We've already recorded the battle between wireless charging standards. Spoiler: Qi from the Wireless Power Consortium finally came out victorious. On the wired front, there were two early players.

  Sony Xperia Z2
  HTC One (M8)
  Xiaomi Mi 4
  Oppo Find 7

Sony Xperia Z2 • HTC One (M8) • Xiaomi Mi 4 • Oppo Find 7

Qualcomm introduced Quick Charge 2.0 with its Snapdragon 800 chipset (and other family chips). It was based on up to 18 watts, although 15 watts were by far the more popular option (still today). Phones like the Sony Xperia Z2, the HTC One (M8), the LG G4 and the Xiaomi Mi 4 were among the first to feature QC2.0.
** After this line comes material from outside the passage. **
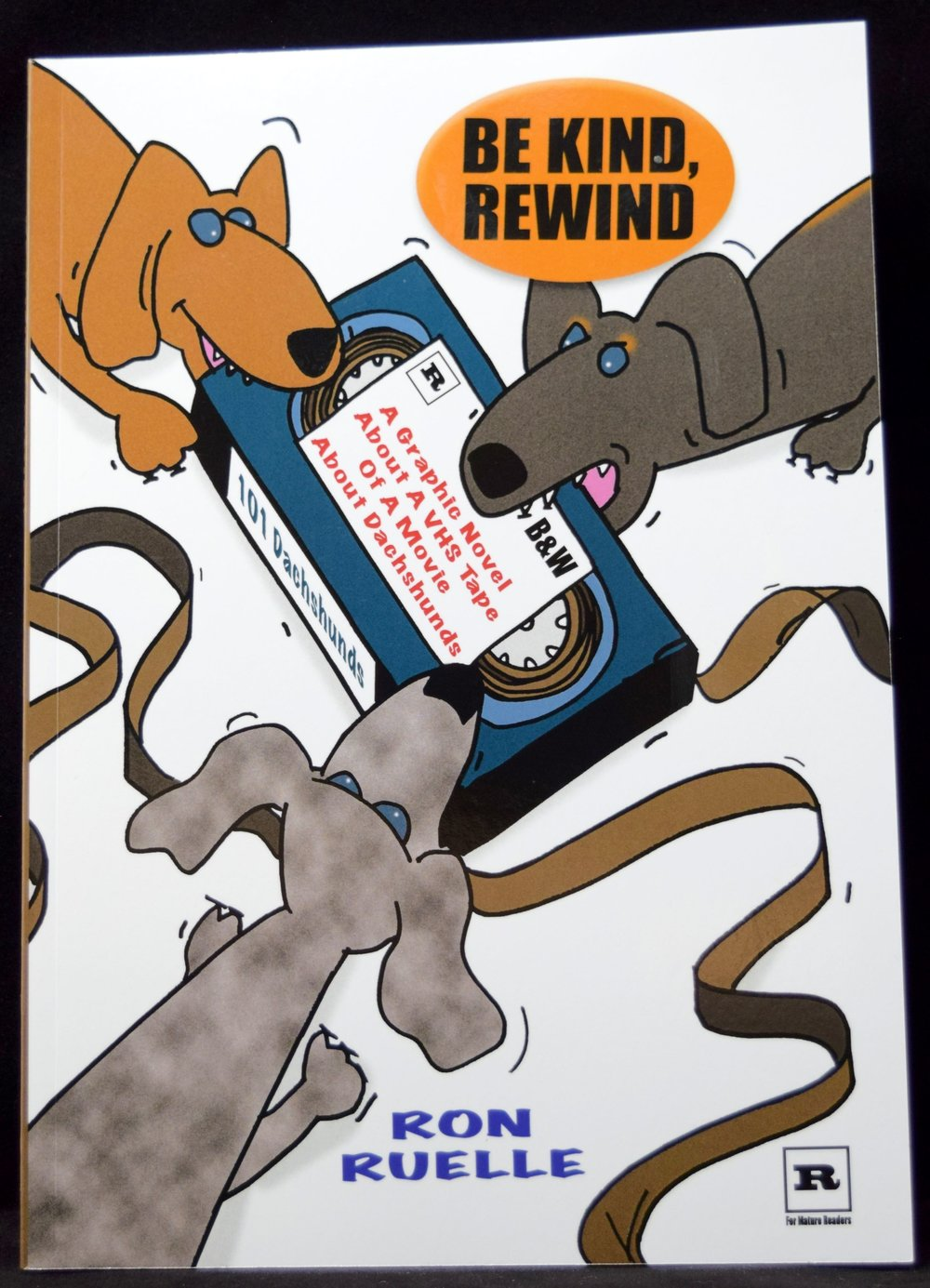 Be Kind, Rewind from Ron Ruelle - front cover.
In the other corner was the Oppo Find 7, the first phone with VOOC charging that ran at 20W. Impressive for the beginning of 2014, considering that some of today's most expensive flagships are only up to 15W (we look at you, Apple and Samsung).

Despite an early start, charging wireless material was slowly gaining popularity. As you can see in the table below, fast charging via cable has quickly overtaken and is used today by the most popular phones.

Of course, flagship ships today often offer both wireless and fast charging, but that's a relatively new development that started last year. The fast wireless charging has also gained traction. We did not include it in the chart because there really is only one relevant data point, but since this year, the most popular mobile phones with wireless charging can go above 10W.

Huawei and Samsung lead the charge to 15W of fast wireless charging, although the Galaxy maker lags behind in terms of wired charging speeds (25W vs. 40W). These two devices are also among the first to implement wireless reverse charging (Huawei with the Mate 20 Pro last year, Samsung with the Galaxy S10 this year).

In fact, some brands share technologies (like Oppo, vivo, and OnePlus, as with Huawei and Honor), the standards for fast wired charging are pretty much broken. The USB-IF tries to put everyone under the USB Power Delivery banner, but the only notable success so far is the compatible Quick Charge 4.0+.

In the end, this competition seems to have been a good thing – the WPC Qi Charging was almost unchallenged (as the PMA competition started to explode quickly), charging the wireless store was slow.